A particle (m=3*10^-6 g, q=5*10^-6 C) moves in a uniform magnetic field given by (60j) mT. At t=0 the velocity of the particle is equal to (30j - 40k)m/s. The subsequent path of the particle is?

I know that the answer is: helical with a 40-cm radius. But i don't know the solution to get to this answer. I really need help. Thanks for anything!
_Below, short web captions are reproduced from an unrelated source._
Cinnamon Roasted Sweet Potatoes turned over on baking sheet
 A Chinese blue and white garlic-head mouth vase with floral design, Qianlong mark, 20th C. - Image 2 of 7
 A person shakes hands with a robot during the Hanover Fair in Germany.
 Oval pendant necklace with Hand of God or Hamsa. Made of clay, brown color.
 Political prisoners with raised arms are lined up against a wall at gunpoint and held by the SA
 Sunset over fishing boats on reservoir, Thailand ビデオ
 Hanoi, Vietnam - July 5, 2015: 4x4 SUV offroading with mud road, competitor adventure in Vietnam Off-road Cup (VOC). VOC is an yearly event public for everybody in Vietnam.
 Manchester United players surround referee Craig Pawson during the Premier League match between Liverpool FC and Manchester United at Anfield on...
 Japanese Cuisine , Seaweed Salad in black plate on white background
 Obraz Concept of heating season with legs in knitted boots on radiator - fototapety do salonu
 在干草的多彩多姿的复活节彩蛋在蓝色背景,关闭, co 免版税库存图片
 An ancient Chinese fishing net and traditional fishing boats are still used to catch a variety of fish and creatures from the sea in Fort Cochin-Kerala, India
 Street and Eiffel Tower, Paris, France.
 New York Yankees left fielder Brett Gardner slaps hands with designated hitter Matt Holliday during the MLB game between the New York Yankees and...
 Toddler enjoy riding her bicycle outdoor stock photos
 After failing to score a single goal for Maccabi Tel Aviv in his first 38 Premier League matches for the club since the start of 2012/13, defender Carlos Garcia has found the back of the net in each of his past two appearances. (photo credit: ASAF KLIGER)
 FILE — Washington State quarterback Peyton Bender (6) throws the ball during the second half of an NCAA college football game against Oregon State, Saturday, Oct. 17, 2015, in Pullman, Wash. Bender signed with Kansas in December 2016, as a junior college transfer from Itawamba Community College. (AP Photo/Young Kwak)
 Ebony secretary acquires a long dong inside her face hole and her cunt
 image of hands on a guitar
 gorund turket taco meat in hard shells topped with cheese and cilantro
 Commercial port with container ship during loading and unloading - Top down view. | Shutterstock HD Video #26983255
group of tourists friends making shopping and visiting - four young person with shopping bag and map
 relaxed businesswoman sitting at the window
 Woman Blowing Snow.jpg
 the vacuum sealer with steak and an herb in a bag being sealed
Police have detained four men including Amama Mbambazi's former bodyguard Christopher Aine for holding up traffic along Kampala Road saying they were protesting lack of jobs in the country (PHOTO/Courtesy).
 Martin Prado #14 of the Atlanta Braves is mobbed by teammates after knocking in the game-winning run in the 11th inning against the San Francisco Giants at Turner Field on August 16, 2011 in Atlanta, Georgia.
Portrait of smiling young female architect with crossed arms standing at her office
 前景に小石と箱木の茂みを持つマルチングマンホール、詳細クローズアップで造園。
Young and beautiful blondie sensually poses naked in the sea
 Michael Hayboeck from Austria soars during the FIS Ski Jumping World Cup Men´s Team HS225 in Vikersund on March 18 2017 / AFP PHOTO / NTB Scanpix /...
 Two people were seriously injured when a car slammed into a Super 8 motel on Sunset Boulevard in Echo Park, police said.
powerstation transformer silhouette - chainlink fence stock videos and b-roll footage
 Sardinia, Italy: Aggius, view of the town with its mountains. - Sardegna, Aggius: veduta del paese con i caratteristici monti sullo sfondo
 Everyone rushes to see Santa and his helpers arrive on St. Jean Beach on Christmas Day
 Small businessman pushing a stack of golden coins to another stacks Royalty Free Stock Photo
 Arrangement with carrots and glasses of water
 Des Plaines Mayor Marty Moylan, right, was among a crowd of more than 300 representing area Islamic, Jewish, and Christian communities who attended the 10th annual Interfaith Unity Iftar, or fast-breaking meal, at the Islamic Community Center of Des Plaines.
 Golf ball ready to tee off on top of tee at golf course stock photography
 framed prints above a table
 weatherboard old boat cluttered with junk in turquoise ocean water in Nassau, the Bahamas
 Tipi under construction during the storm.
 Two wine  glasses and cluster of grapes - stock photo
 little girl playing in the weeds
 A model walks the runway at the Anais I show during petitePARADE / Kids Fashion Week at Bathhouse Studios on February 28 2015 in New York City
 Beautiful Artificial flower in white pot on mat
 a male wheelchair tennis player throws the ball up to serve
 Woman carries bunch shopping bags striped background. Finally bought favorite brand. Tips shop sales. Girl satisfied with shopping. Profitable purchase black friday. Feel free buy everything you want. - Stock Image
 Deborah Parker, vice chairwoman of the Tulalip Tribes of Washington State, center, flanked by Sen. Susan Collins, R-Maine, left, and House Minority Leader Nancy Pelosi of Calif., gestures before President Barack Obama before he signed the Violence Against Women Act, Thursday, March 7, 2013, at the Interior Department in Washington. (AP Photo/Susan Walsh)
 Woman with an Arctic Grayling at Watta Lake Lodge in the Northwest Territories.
To find the subsequent path of the particle in a uniform magnetic field, we can use the Lorentz force equation:

F = q(v x B)

Where,
F = Force experienced by the particle
q = Charge of the particle
v = Velocity vector of the particle
B = Magnetic field vector

Let's calculate the force first:

F = q(v x B)

Given that q = 5 * 10^-6 C and B = 60j mT = 60 * 10^-3 T,

F = 5 * 10^-6 C * (30j - 40k)m/s x (60 * 10^-3 T)j

F = (5 * 30 * 60 * 10^-9 N)j x j - (5 * 40 * 60 * 10^-9 N)j x k

F = (9 * 10^-8 N)j - (12 * 10^-8 N)k

Next, we calculate the acceleration:

a = F / m

Given that the mass of the particle is m = 3 * 10^-6 g = 3 * 10^-9 kg,

a = (9 * 10^-8 N)j - (12 * 10^-8 N)k / (3 * 10^-9 kg)

a = (3 * 10^1 m/s^2)j - (4 * 10^1 m/s^2)k

Now, we find the radius of the helical path using the centripetal acceleration formula:

a = v^2 / r

Given that the velocity v = 30j - 40k m/s,

(3 * 10^1 m/s^2)j - (4 * 10^1 m/s^2)k = (30j - 40k m/s)^2 / r

(3 * 10^1 m/s^2)j - (4 * 10^1 m/s^2)k = (900j^2 - 2400jk + 1600k^2) m^2/s^2 / r

Equating the coefficients of respective vectors,

30 = 900 / r (coefficient of j)
40 = 1600 / r (coefficient of k)

From the second equation, we can find the value of r as:

r = 40 * 1600 / 1600

r = 40 m

The subsequent path of the particle is helical with a radius of 40 cm.